ContractsProf Blog

Editor: Myanna Dellinger
University of South Dakota School of Law

Sunday, February 26, 2017

Terms and Conditions Hyperlink at Bottom of Page Not Conspicuous Enough to Be Binding on Users

We have blogged about arbitration clauses in contracts lots of times before, including in the Internet context, and including in the diet pill context. Now a recent case out of Florida, Vitacost.com, Inc. v. McCants, No. 4D16-3384, adds to the pile, in the Internet diet pill context. In this case, McCants sued Vitacost, from which he purchased dietary supplements that he alleged seriously damaged his liver. In response, Vitacost sought to compel arbitration based on the arbitration clause in the terms and conditions on its website. In Florida, the enforceability of Vitacost's "browsewrap" terms and conditions was a matter of first impression. 

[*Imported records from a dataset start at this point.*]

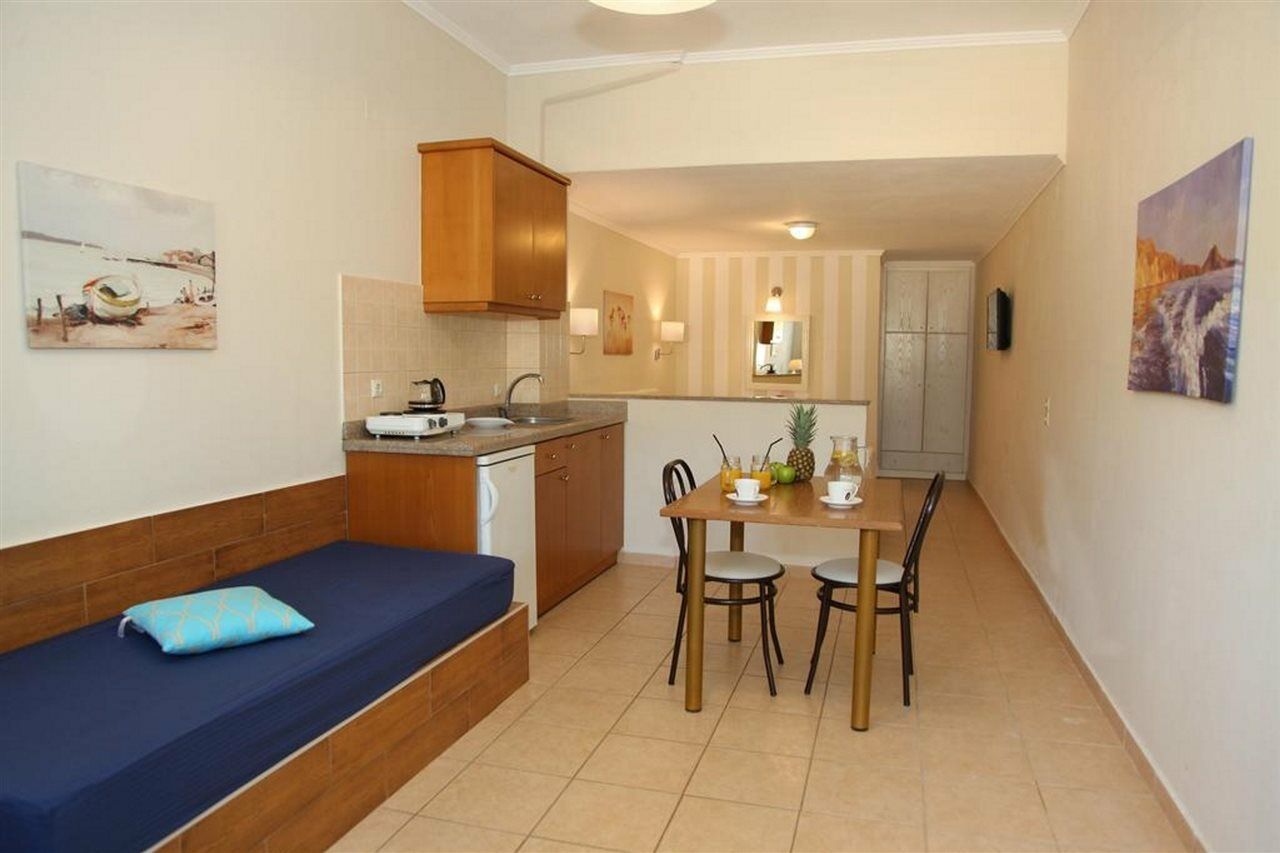 Blue Sky Apartments Apartment *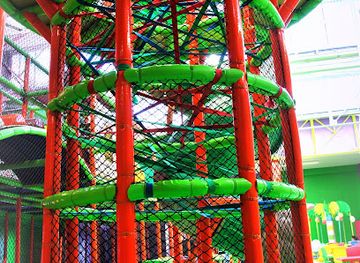 france/angers/attraction/skoubi-parc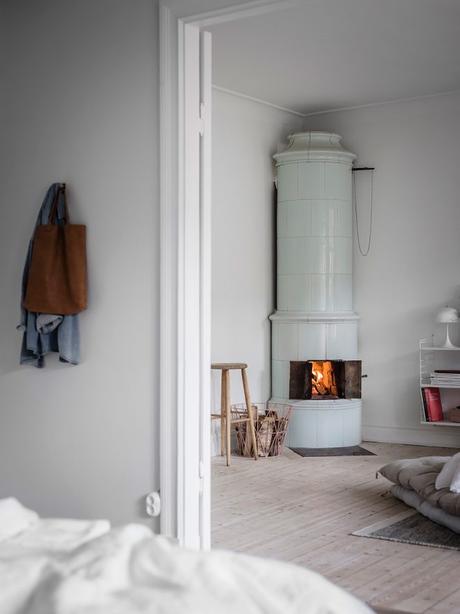 sofa gris tela piso sueco estilo escandinavo Estantería String Pocket decoración nórdica chimenea sueca 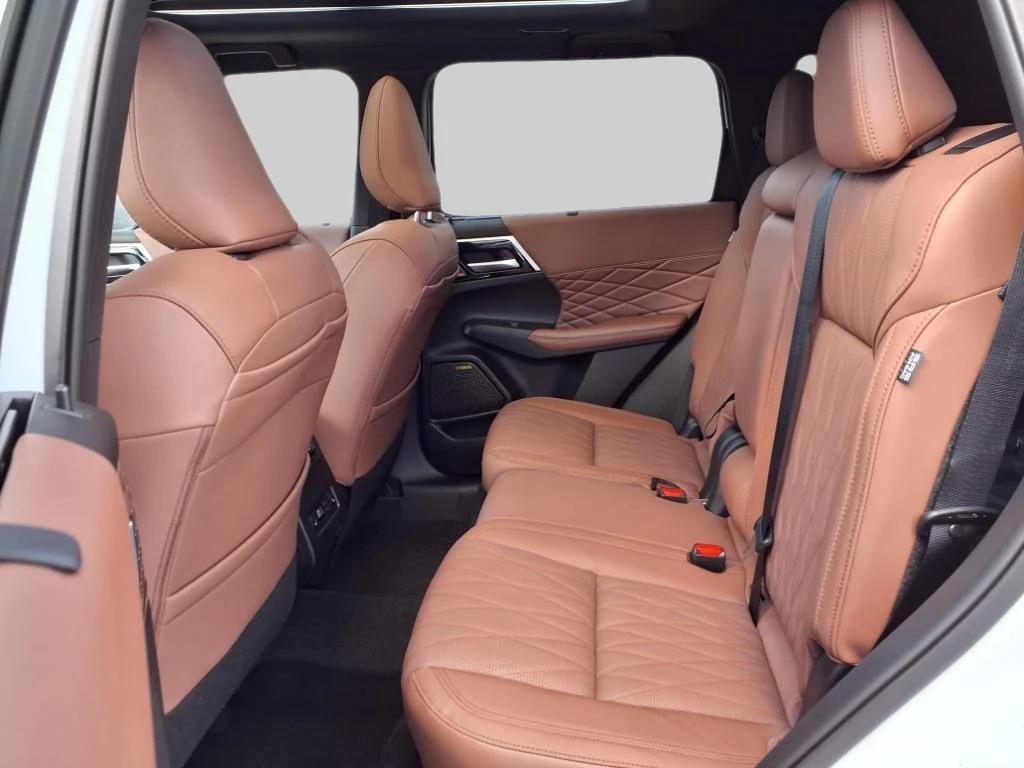 new 2025 Mitsubishi Outlander car, priced at $43,125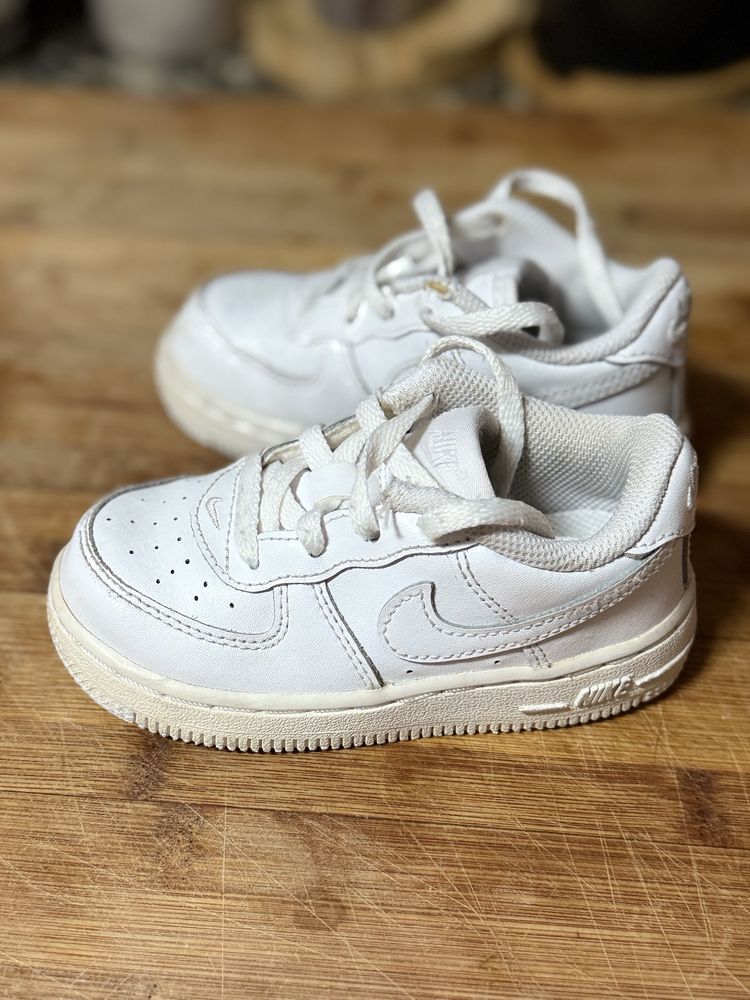 Tenis nike criança tamanho 23,5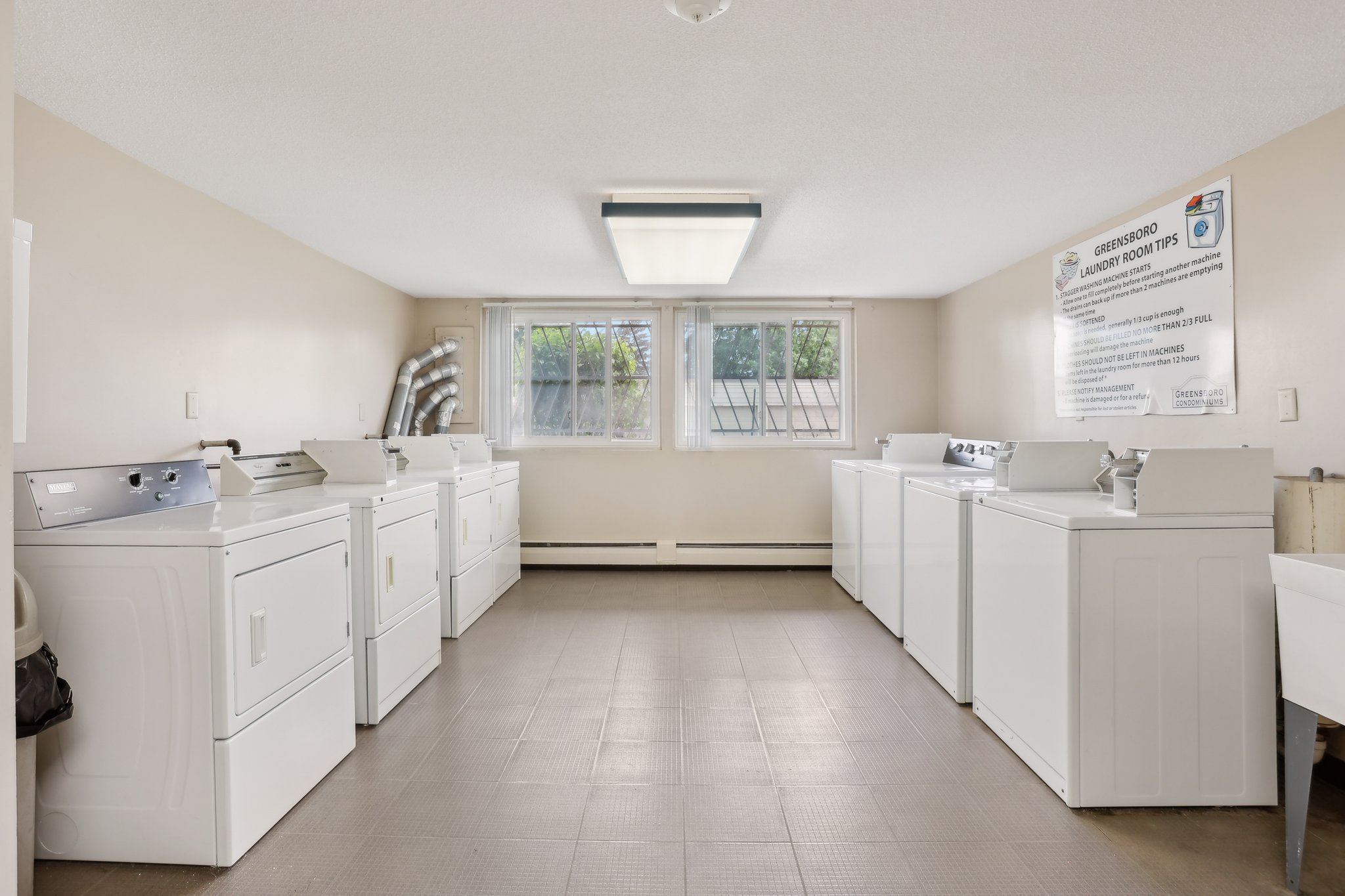 W 22nd St 304-3105-025.jpg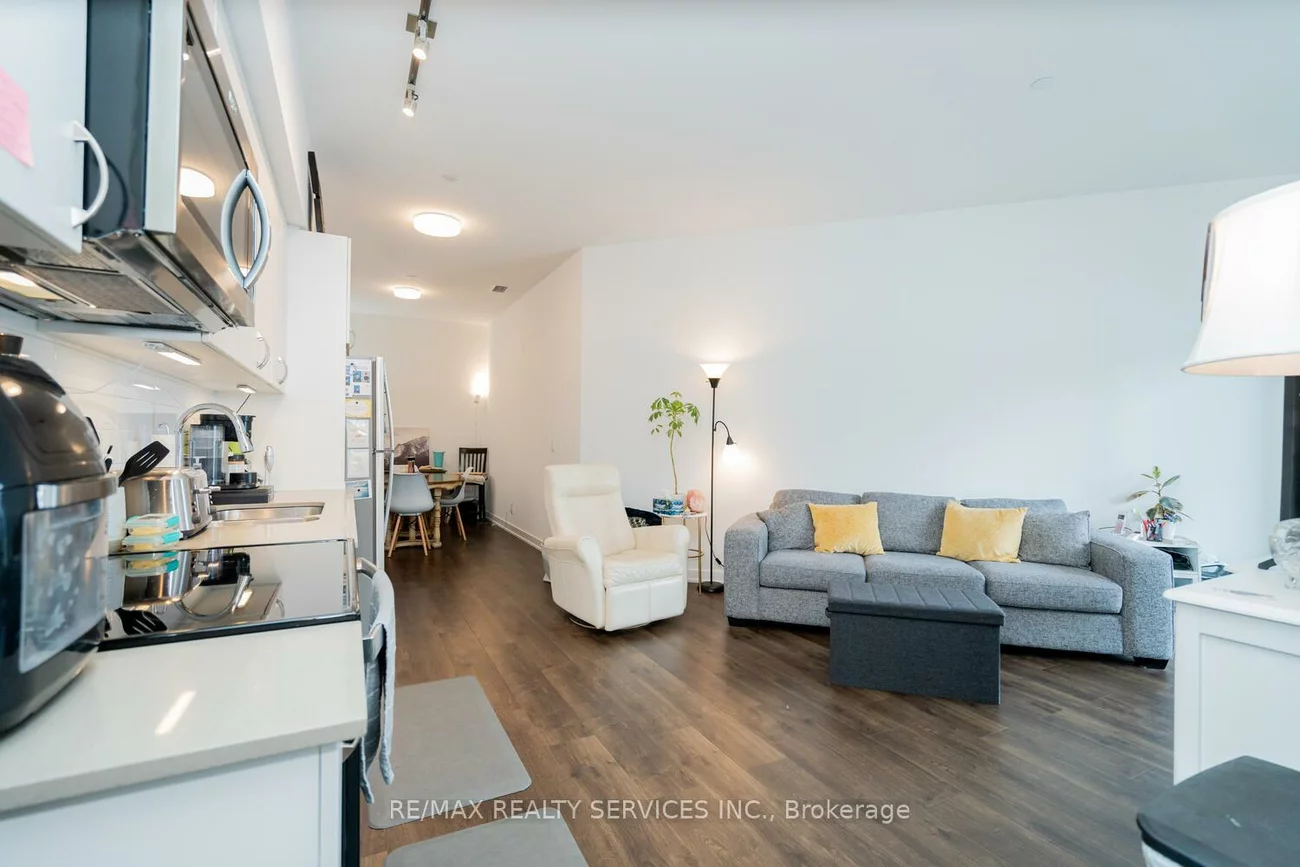 56, Lakeside, Little Lake, Barrie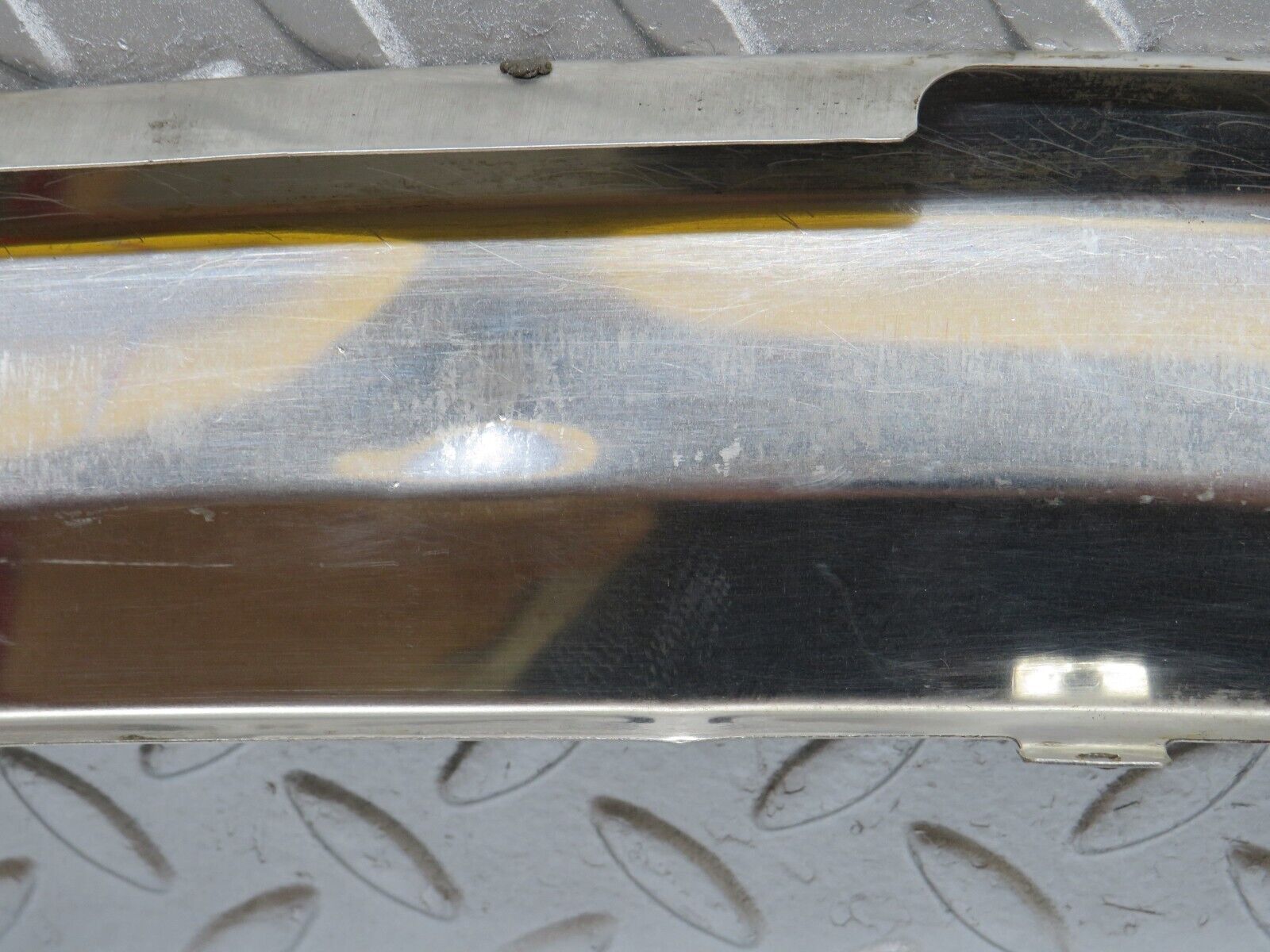 35625 Mercedes-Benz R107 280SL Windscreen Top Chrome Trim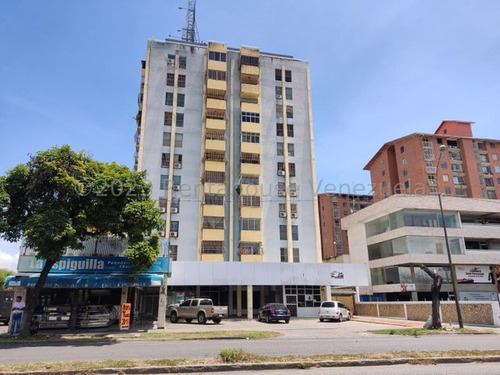 Rafael Gamarra Vende Amplio E Iluminado Apartamento Ubicado En Una De Las Principales Avenidas De La Ciudad, Cuenta Con Vigilancia Privada Las 24 Horas. 4 Habitaciones, 3 Baños, Cocina, Comedor, Sala 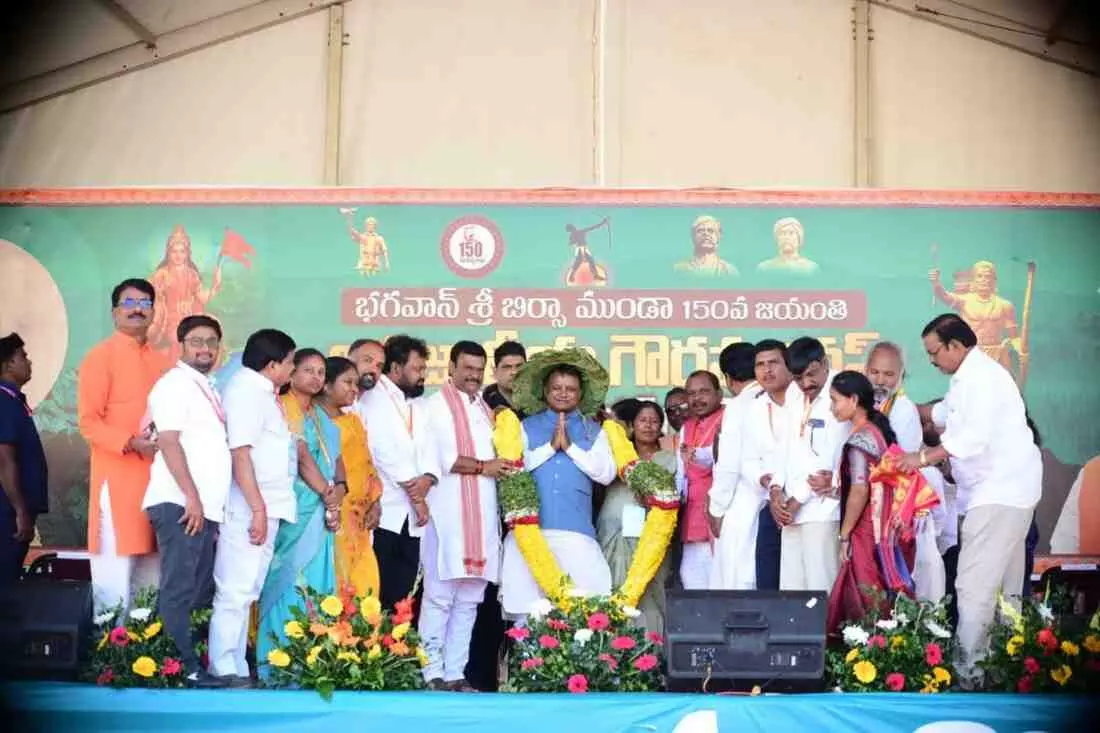 గిరిజనులను సీఎంలు, రాష్ట్రపతిని చేసిన ఘనత ప్రధానిదే! గిరిజనులను సీఎంలు, రాష్ట్రపతిని చేసిన ఘనత ప్రధానిదే!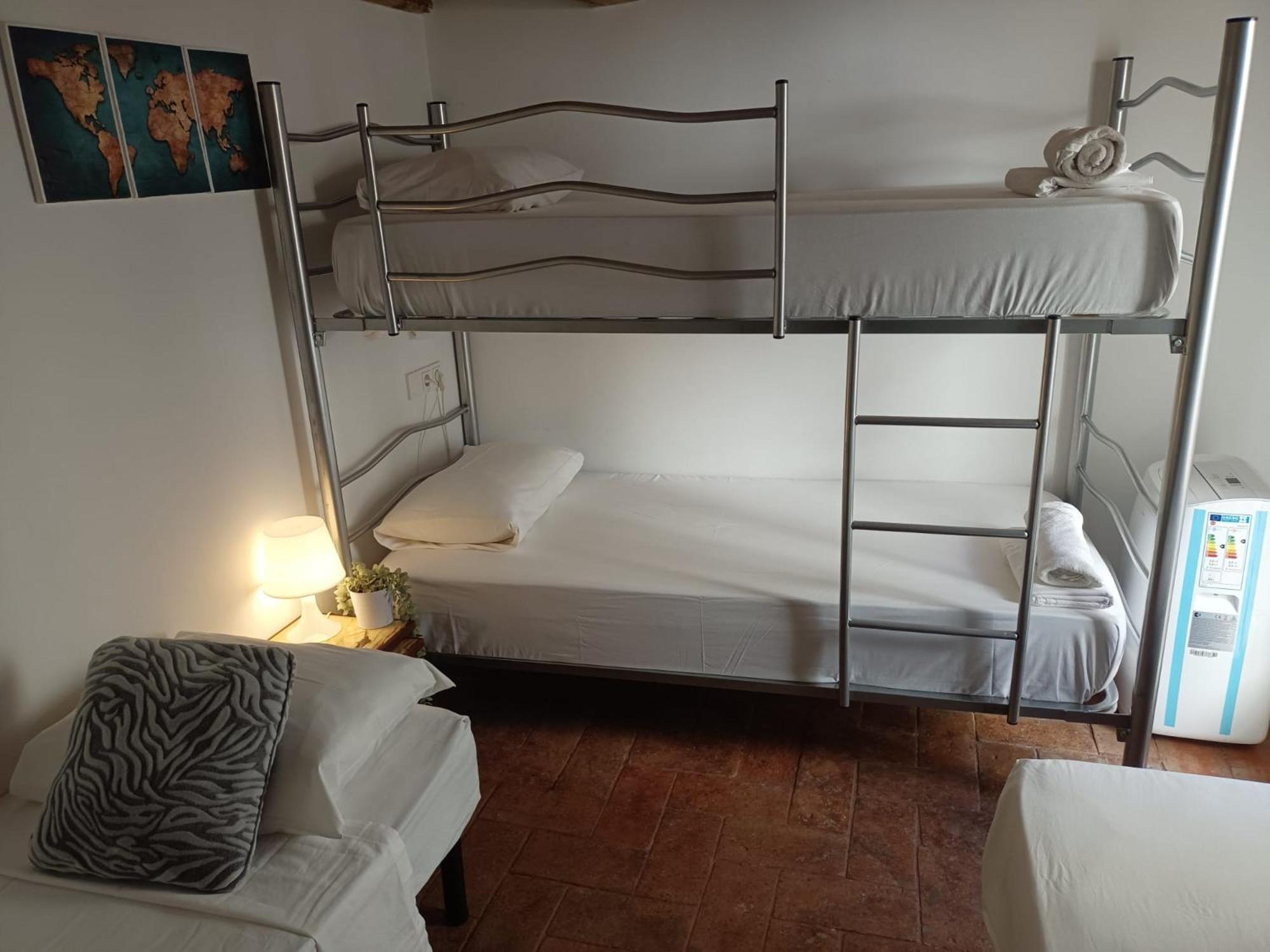 Habitacion Para Grupos Hasta 8 En Plena Rambla De Cataluna Barcelona Ngoại thất bức ảnh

Vitacost claimed that the hyperlink to its terms and conditions was located at the bottom of every page of its website and that that was sufficient to put McCants on notice of them. However, the court noted that the constant positioning of the hyperlink at the bottom of the page required every user to have to scroll to the bottom of the page to notice the terms and conditions. Even upon buying something and "checking out," the hyperlink remained positioned toward the bottom of the page. McCants alleged that he had not seen the terms and conditions, and the court found that the hyperlink's location was not conspicuous enough to put McCants on notice. 

http://lawprofessors.typepad.com/contractsprof_blog/2017/02/terms-and-conditions-hyperlink-at-bottom-of-page-not-conspicuous-enough-to-be-binding-on-users.html

E-commerce, Recent Cases, True Contracts, Web/Tech | Permalink

Comments

Great find and a well-written case, Stacey. I may have to use this one in class!

Posted by: Mark Edwin Burge | Feb 26, 2017 7:28:34 PM

Thanks! I am fascinated by how we're still debating this stuff!